Todo aquel dolor tan cuidadosamente cubierto se está abriendo paso hacia fuera y yo no puedo soportarlo, no puedo luchar contra él.

—Rob, te sugiero que intentes…

Me refuerzo bajo las correas, arrancando trozos del relleno de espuma, vociferando:

—¡Cállate! No quiero oír nada. No puedo luchar contra esto, ¿me comprendes? ¡No puedo! ¡No puedo!

Sigfrid espera con paciencia a que yo deje de llorar, lo cual ocurre de manera bastante súbita. Y entonces, antes de que me pueda decir algo, le hablo con hastío:

—Oh, al diablo. Sigfrid, todo esto no nos lleva a ninguna parte. Creo que deberíamos ponerle fin. Ha de haber otras personas más necesitadas que yo de tus servicios.

—En cuanto a eso, Rob —observa—, mi competencia me permite atender a todas las demandas.

Me estoy secando las lágrimas con las toallas de papel que ha dejado junto a la alfombra y no le contesto.

—De hecho, aún me sobra capacidad —prosigue—. Pero has de ser tú quien juzgue la conveniencia de continuar o no estas sesiones.

—¿Tienes algo de beber en la sala de recuperación? —le pregunto.

—No en el sentido al que te refieres. Me han dicho que hay un bar muy agradable en el último piso de este edificio.

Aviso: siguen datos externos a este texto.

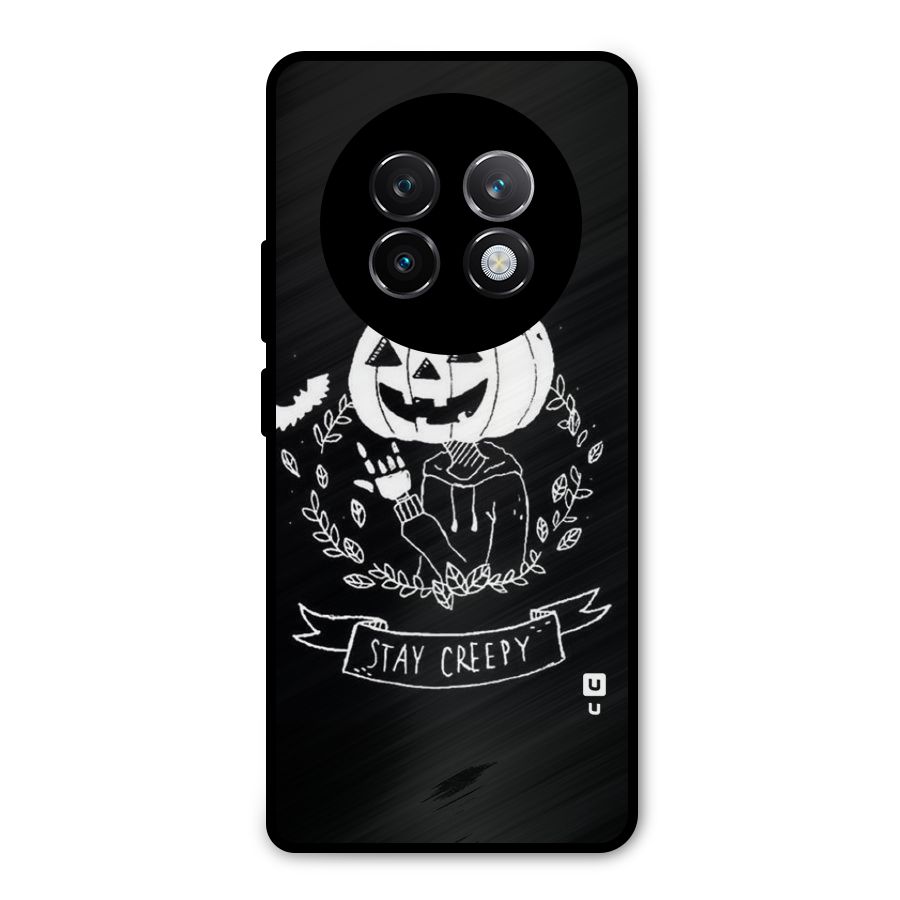 Stay Creepy Metal Back Case for Realme 13 Plus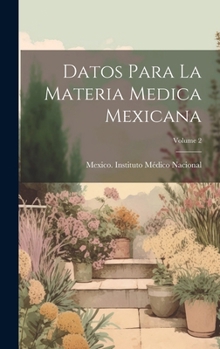 Hardcover Datos Para La Materia Medica Mexicana; Volume 2 [Spanish] Book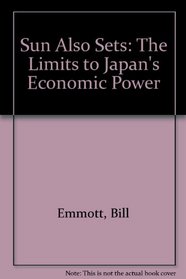 Sun Also Sets: The Limits to Japans Economic Power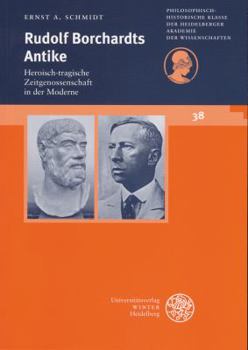 Paperback Rudolf Borchardts Antike: Heroisch-Tragische Zeitgenossenschaft in Der Moderne [German] Book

—Está bien —replico—, me pregunto qué estoy haciendo aquí.

Y, quince minutos después, tras confirmar mi cita para la semana próxima, me encuentro bebiendo una taza de té en el cubículo de recuperación de Sigfrid. Escucho para saber si su siguiente paciente ya ha empezado a gritar, pero no oigo nada.

Me lavo la cara, arreglo mi pañuelo de cuello y me aliso el mechón de pelo que me cae sobre la frente. Subo al bar para tomar un trago. El jefe de camareros, que es humano, me conoce y me da asiento orientado al sur, hacia el borde de la Bahía Inferior de la Burbuja. Echa una mirada a una chica alta, de piel cobriza y ojos verdes, que está sola, pero yo niego con la cabeza. Bebo con rapidez, admiro las piernas de la muchacha cobriza y, pensando en dónde cenaré, me encamino hacia la clase de guitarra.